Zorro: the judicial case of the Brio Blu commercial continues

The Supreme Court of Cassation of Italy, with order no. 38165 of the 30th December 2022 spoke out once again on the legitimacy of the commercial of the mineral water Brio Blu where appears a caricature of the famous literary character. The judicial news is already familiar with the episode, as it was object of three judgments of merit and of one of legitimacy, in addition to the order under exam, to which the Court of Appeals of Rome will add another judgement.

The judicial process

In 2007 the American company Zorro Productions Inc. undertook the first judgment because of the publication of the commercial using the Zorro character to advertise Brio Blu water. The company stated to be the exclusive owner of the Zorro trademarks and of the right of intellectual property on the literary character Zorro, created in 1919 by writer Johnston McCulley (deceased in 1958), arguing therefore that the commercial infringed its own copyright.

At the conclusion of this first judgement, the Court of Rome accepted the argumentations of Zorro Productions Inc. but the decision was overturned in 2012, when the Court of Appeal of Rome annulled the first decision stating that the literary character Zorro was public domain. In light of this conclusion, the Court of Appeal considered any other evaluation towards the alleged infringement of the Zorro trademarks unnecessary.

With sentence no. 32 of the 3rd January 2017 the Supreme Court of Cassation annulled however the sentence of the Court of Appeal, founding that, according to the Geneva Convention on 1952, works of American citizens published in Italy benefit from the Italian protection provided by the law n. 633 of 1941, and that is until the 70th calendar year from the death of the author. The same Court of legitimacy then recognized as grounded the motive of appeal with which the omitted ruling on the questions aimed at ascertaining the infringement of the trademarks referred to the Zorro character.

Thus, the judgement was then summarized before the Court of Appeal of Rome which, in 2018, accepted the reasons of Zorro Productions Inc., stating that the sole use of the fictional character can constitute a copyright infringement in presence of a servile imitation and that such imitation cannot be considered licit only because the commercial consists in a simple parody of the character of Zorro. With reference to the trademarks, the Court of Appeal has then excluded the infringement, considering that the reference to the Zorro character resulted operated in narrative context, without “any distinctive intent” coming to the limelight. Nor did it find an unfair competition hypothesis “as it could not be found in the commercial, in reason of its content and the used expression, an appropriation of the valorization activity of the character made over time by Zorro Productions, nor an inexcusable conduct aimed at damaging the latter”.

The losing party decided to appeal against this judgment by saying that the parodic use of the Zorro character is different from a reworked version of the work and that, in virtue of the parody, the use of this character cannot be considered a copyright infringement.

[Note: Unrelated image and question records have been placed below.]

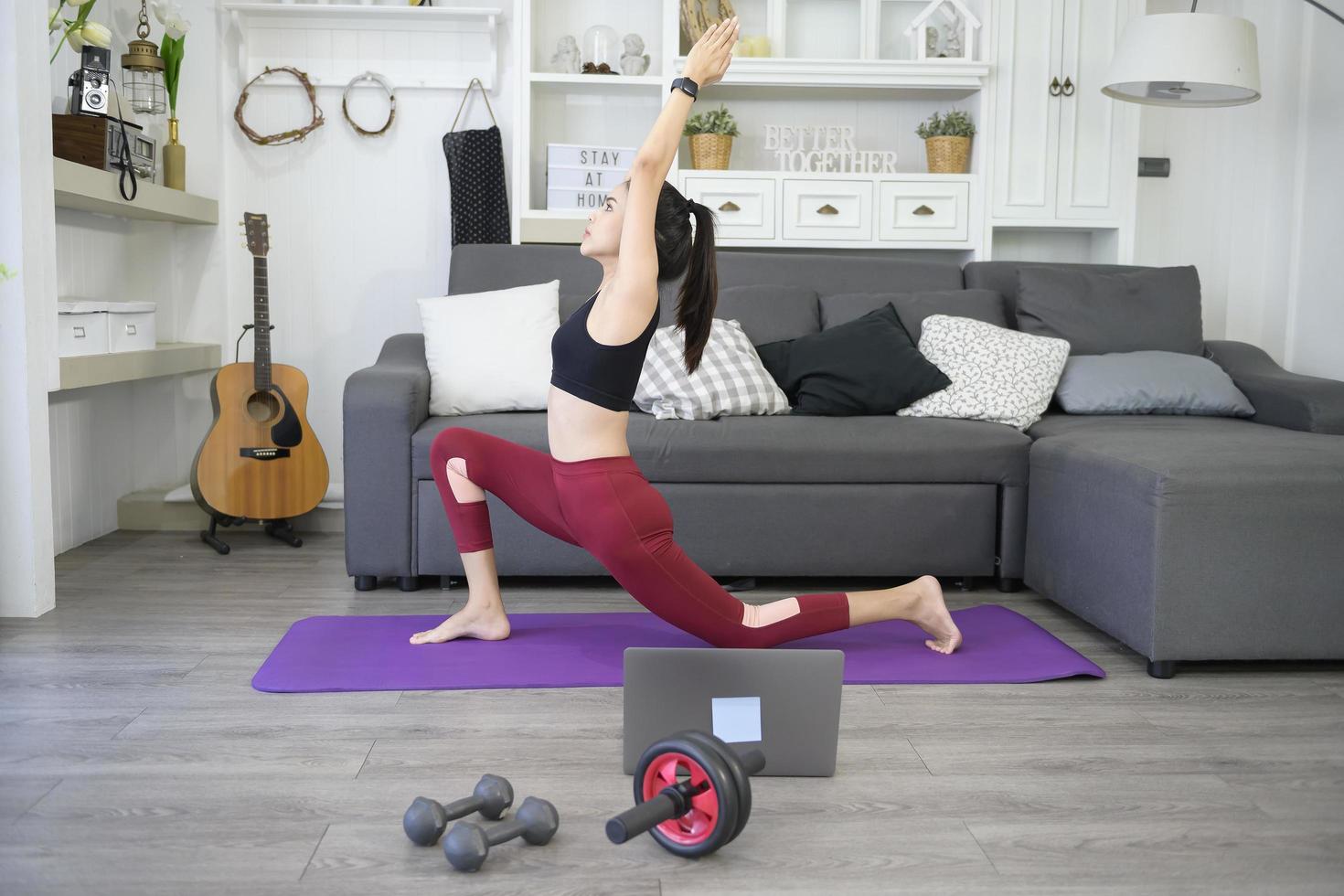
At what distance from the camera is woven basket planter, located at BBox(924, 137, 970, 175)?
4133mm

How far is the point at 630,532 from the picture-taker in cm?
223

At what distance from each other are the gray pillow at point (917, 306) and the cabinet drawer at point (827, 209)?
39 cm

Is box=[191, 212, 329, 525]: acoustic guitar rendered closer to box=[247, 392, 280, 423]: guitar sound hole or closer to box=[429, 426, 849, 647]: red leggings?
box=[247, 392, 280, 423]: guitar sound hole

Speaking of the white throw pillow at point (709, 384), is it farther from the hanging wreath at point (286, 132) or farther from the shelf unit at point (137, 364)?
the hanging wreath at point (286, 132)

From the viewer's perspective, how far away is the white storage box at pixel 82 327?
311 centimetres

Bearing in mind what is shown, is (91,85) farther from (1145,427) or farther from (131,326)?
(1145,427)

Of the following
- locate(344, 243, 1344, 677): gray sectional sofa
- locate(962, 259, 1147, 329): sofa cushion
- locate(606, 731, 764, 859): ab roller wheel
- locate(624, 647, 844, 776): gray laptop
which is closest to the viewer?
locate(606, 731, 764, 859): ab roller wheel

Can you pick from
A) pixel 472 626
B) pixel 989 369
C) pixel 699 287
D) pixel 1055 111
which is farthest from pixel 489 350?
pixel 1055 111

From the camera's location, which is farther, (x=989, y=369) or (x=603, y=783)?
(x=989, y=369)

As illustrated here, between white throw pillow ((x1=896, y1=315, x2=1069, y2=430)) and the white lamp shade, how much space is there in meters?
0.84

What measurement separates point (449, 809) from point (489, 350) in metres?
1.91

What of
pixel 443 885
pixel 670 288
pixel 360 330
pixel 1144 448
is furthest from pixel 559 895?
pixel 360 330

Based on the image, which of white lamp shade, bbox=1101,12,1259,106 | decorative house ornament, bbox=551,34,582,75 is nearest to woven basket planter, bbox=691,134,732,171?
decorative house ornament, bbox=551,34,582,75

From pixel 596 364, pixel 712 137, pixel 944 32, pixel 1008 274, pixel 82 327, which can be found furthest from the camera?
pixel 944 32
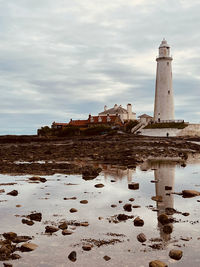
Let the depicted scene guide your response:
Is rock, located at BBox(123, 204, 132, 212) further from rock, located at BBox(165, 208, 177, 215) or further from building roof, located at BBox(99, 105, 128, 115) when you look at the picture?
building roof, located at BBox(99, 105, 128, 115)

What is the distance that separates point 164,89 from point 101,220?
2842 inches

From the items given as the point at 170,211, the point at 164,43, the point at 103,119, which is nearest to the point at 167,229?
the point at 170,211

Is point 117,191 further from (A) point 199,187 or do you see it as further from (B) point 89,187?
(A) point 199,187

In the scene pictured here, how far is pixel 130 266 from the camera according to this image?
5578 mm

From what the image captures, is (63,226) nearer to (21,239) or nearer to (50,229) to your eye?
(50,229)

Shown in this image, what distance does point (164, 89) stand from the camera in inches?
3061

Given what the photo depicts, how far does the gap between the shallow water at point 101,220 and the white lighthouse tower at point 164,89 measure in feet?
209

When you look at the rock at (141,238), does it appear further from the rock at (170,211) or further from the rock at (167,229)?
the rock at (170,211)

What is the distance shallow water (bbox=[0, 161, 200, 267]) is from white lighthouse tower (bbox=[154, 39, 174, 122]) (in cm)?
6375

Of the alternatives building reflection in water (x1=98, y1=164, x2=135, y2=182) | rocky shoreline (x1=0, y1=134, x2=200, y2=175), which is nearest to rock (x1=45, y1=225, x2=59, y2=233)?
building reflection in water (x1=98, y1=164, x2=135, y2=182)

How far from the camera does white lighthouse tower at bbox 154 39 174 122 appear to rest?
77.7 metres

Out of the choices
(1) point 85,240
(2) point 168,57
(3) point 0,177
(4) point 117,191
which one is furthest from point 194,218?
(2) point 168,57

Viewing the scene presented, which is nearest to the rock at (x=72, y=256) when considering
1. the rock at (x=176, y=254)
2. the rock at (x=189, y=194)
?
the rock at (x=176, y=254)

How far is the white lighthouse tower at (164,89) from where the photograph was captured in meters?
77.7
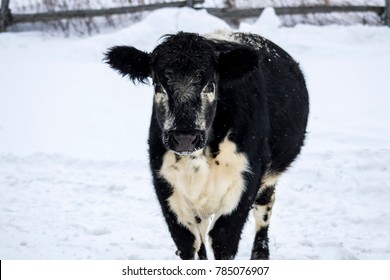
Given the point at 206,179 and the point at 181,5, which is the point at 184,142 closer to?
the point at 206,179

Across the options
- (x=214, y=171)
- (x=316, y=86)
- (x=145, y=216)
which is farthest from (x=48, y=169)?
(x=316, y=86)

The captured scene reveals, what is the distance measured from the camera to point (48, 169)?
8.69m

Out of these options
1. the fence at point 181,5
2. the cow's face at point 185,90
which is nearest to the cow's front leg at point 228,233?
the cow's face at point 185,90

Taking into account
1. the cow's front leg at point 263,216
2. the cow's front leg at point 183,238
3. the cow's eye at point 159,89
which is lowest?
the cow's front leg at point 263,216

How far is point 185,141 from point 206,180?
0.66 m

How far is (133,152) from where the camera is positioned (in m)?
9.50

The principles stated by the Supreme Court of Cassation

The Court of Cassation, to whom the question was addressed a second time, stated again that the conclusions of the Court of Appeal should be disregarded. After recalling that a fictional character benefits from an autonomous and independent protection from the one accorded to the work, the Court stated the following principles of law regarding the parodic purposes of the reproductions of fictional characters:

“On the theme of copyright, parody constitutes a humoristic or mocking act which is characterized to evoke a work, or also a fictional character and does not require an original character, different from the presence of perceivable differences from the work or the character being parodied. (…) parody must respect a fair balance between the rights of the subject having title to the exploitation of the work, or the character, and the freedom of expression of the author of the parody itself; to this effect, the use of protected content can be justified within the limits connected to the parodistic purposes and provided that the parody does not prejudice the interests of the owner of the work or of the original character, as it happens when it enters in competition with the economic use of the same”.

For what pertains to the use of the Zorro trademarks, the Court ruled that:

“On the subject of trademarks, considering the discipline preceding the modification of art. 20 c.p.i acted by art. 9(1)(a) of the Legislative Decree no. 15/2019, the exploitation of the trademark of others, if well-known, must be considered prohibited when the use of the sign without fair motive, carried out in the economic activity, allows to gain an indebt advantage from the distinctive character or from the fame of the trademark or it prejudice the same, even though that the trademark is not being used to distinguish products or services of the author of the use, as it can happen in case of parodistic representation of the trademark at issue”.


Now it is the turn of the referring Judge to verify whether the Brio Blu commercial, in light of such criteria, is a legitimate parody of the Zorro character. For now, after almost 16 years, the report is of 3 favorable judgments for the American company and two for the legitimacy of the commercial.

There is nothing left to do but to wait for the judgment of the Court of Appeal of Rome.